[Excerpts from a spatial reasoning dataset]
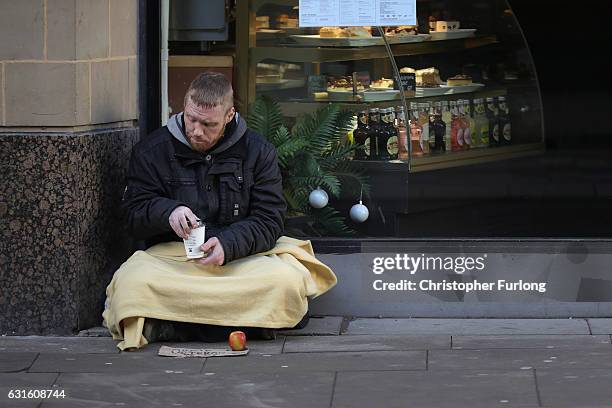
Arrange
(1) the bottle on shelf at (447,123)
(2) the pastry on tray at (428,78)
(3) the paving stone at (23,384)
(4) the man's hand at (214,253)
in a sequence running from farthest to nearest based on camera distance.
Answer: (1) the bottle on shelf at (447,123)
(2) the pastry on tray at (428,78)
(4) the man's hand at (214,253)
(3) the paving stone at (23,384)

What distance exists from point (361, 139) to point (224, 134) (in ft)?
3.15

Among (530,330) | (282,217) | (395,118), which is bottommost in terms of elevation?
(530,330)

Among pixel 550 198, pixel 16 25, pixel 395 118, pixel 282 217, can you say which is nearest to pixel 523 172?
pixel 550 198

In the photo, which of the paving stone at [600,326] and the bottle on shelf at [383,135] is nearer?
the paving stone at [600,326]

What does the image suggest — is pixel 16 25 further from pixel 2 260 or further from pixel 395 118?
Result: pixel 395 118

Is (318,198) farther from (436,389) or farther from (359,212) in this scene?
(436,389)

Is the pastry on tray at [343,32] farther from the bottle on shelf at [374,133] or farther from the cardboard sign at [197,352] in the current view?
the cardboard sign at [197,352]

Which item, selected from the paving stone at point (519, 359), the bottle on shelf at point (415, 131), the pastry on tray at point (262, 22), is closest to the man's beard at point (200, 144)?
the pastry on tray at point (262, 22)

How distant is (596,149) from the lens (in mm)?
7211

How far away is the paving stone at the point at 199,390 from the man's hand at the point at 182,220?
67cm

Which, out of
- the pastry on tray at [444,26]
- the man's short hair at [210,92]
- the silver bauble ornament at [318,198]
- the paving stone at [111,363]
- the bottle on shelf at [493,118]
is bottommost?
the paving stone at [111,363]

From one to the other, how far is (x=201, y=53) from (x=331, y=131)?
2.59 ft

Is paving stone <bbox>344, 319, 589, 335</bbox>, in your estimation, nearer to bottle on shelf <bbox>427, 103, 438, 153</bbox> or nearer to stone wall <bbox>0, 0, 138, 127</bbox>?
bottle on shelf <bbox>427, 103, 438, 153</bbox>

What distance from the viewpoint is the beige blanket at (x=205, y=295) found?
638cm
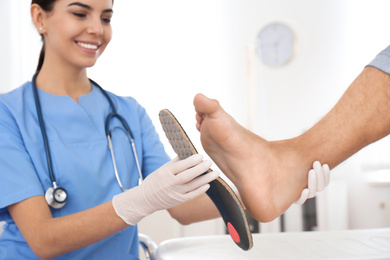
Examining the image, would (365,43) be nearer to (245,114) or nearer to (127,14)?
(245,114)

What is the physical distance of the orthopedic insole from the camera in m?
0.73

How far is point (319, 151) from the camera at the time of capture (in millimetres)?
933

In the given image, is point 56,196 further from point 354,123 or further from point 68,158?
point 354,123

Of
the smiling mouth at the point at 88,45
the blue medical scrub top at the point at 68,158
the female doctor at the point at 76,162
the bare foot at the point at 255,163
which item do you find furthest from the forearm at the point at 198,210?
the smiling mouth at the point at 88,45

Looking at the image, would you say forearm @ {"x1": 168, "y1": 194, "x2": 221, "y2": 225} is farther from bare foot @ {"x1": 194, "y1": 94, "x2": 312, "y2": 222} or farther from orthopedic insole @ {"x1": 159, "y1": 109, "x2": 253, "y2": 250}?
orthopedic insole @ {"x1": 159, "y1": 109, "x2": 253, "y2": 250}

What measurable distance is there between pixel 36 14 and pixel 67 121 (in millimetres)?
291

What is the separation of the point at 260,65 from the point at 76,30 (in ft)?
6.67

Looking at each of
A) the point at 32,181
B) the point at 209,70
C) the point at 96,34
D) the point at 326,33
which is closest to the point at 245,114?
the point at 209,70

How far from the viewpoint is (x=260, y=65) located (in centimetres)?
300

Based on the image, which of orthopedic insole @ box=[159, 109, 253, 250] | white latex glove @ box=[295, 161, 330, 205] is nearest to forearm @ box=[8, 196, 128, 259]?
orthopedic insole @ box=[159, 109, 253, 250]

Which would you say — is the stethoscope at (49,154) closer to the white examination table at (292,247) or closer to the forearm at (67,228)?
the forearm at (67,228)

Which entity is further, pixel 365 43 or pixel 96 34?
pixel 365 43

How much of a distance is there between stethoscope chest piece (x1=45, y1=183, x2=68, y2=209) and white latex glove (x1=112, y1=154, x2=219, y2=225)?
0.15 meters

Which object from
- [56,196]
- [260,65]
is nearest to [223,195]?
[56,196]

(Instruction): Render every line of the records above as a JSON list of strings, one string per line, skipping blank lines. Leave the pictures out.

(Output for this exercise):
[
  "Arrange",
  "(1) the bottle on shelf at (447,123)",
  "(2) the pastry on tray at (428,78)",
  "(3) the paving stone at (23,384)",
  "(4) the man's hand at (214,253)",
  "in a sequence running from farthest to nearest based on camera distance.",
  "Answer: (1) the bottle on shelf at (447,123)",
  "(2) the pastry on tray at (428,78)",
  "(4) the man's hand at (214,253)",
  "(3) the paving stone at (23,384)",
  "What distance exists from point (361, 139) to point (224, 134) (in ft)?",
  "3.15",
  "Among (530,330) | (282,217) | (395,118), which is bottommost in terms of elevation?",
  "(530,330)",
  "Among pixel 550 198, pixel 16 25, pixel 395 118, pixel 282 217, can you say which is nearest to pixel 523 172?",
  "pixel 550 198",
  "In the photo, which of the paving stone at [600,326] and the bottle on shelf at [383,135] is nearer?",
  "the paving stone at [600,326]",
  "What does the image suggest — is pixel 16 25 further from pixel 2 260 or further from pixel 395 118?",
  "Result: pixel 395 118",
  "Is (318,198) farther from (436,389) or farther from (359,212) in this scene?",
  "(436,389)",
  "Is the pastry on tray at [343,32] farther from the bottle on shelf at [374,133] or farther from the cardboard sign at [197,352] in the current view?",
  "the cardboard sign at [197,352]",
  "Which item, selected from the paving stone at point (519, 359), the bottle on shelf at point (415, 131), the pastry on tray at point (262, 22), is closest to the man's beard at point (200, 144)?",
  "the pastry on tray at point (262, 22)",
  "How distant is (596,149) from the lens (in mm)?",
  "7211",
  "How far away is the paving stone at the point at 199,390 from the man's hand at the point at 182,220?",
  "67cm",
  "Which, out of",
  "- the pastry on tray at [444,26]",
  "- the man's short hair at [210,92]",
  "- the silver bauble ornament at [318,198]",
  "- the paving stone at [111,363]",
  "- the bottle on shelf at [493,118]",
  "is bottommost?",
  "the paving stone at [111,363]",
  "From one to the other, how far is (x=201, y=53) from (x=331, y=131)?",
  "2.59 ft",
  "Is paving stone <bbox>344, 319, 589, 335</bbox>, in your estimation, nearer to bottle on shelf <bbox>427, 103, 438, 153</bbox> or nearer to stone wall <bbox>0, 0, 138, 127</bbox>?",
  "bottle on shelf <bbox>427, 103, 438, 153</bbox>",
  "What distance from the viewpoint is the beige blanket at (x=205, y=295) found?",
  "638cm",
  "Examining the image, would (365,43) be nearer to (245,114) or nearer to (127,14)?",
  "(245,114)",
  "What is the physical distance of the orthopedic insole from the camera in m?",
  "0.73",
  "How far is point (319, 151) from the camera at the time of capture (in millimetres)?",
  "933",
  "In the given image, is point 56,196 further from point 354,123 or further from point 68,158?",
  "point 354,123",
  "Of",
  "the smiling mouth at the point at 88,45",
  "the blue medical scrub top at the point at 68,158",
  "the female doctor at the point at 76,162",
  "the bare foot at the point at 255,163",
  "which item do you find furthest from the forearm at the point at 198,210?",
  "the smiling mouth at the point at 88,45",
  "Looking at the image, would you say forearm @ {\"x1\": 168, \"y1\": 194, \"x2\": 221, \"y2\": 225} is farther from bare foot @ {\"x1\": 194, \"y1\": 94, \"x2\": 312, \"y2\": 222} or farther from orthopedic insole @ {\"x1\": 159, \"y1\": 109, \"x2\": 253, \"y2\": 250}?",
  "orthopedic insole @ {\"x1\": 159, \"y1\": 109, \"x2\": 253, \"y2\": 250}",
  "What measurable distance is there between pixel 36 14 and pixel 67 121 (in millimetres)?",
  "291",
  "What is the separation of the point at 260,65 from the point at 76,30 (in ft)?",
  "6.67",
  "Looking at each of",
  "A) the point at 32,181",
  "B) the point at 209,70",
  "C) the point at 96,34",
  "D) the point at 326,33",
  "which is closest to the point at 245,114?",
  "the point at 209,70",
  "How far from the viewpoint is (x=260, y=65) located (in centimetres)?",
  "300",
  "Based on the image, which of orthopedic insole @ box=[159, 109, 253, 250] | white latex glove @ box=[295, 161, 330, 205] is nearest to forearm @ box=[8, 196, 128, 259]?",
  "orthopedic insole @ box=[159, 109, 253, 250]",
  "Which would you say — is the stethoscope at (49,154) closer to the white examination table at (292,247) or closer to the forearm at (67,228)?",
  "the forearm at (67,228)",
  "Which entity is further, pixel 365 43 or pixel 96 34?",
  "pixel 365 43",
  "How much of a distance is there between stethoscope chest piece (x1=45, y1=183, x2=68, y2=209) and white latex glove (x1=112, y1=154, x2=219, y2=225)?",
  "0.15 meters",
  "Which object from",
  "- [56,196]",
  "- [260,65]",
  "is nearest to [223,195]?",
  "[56,196]"
]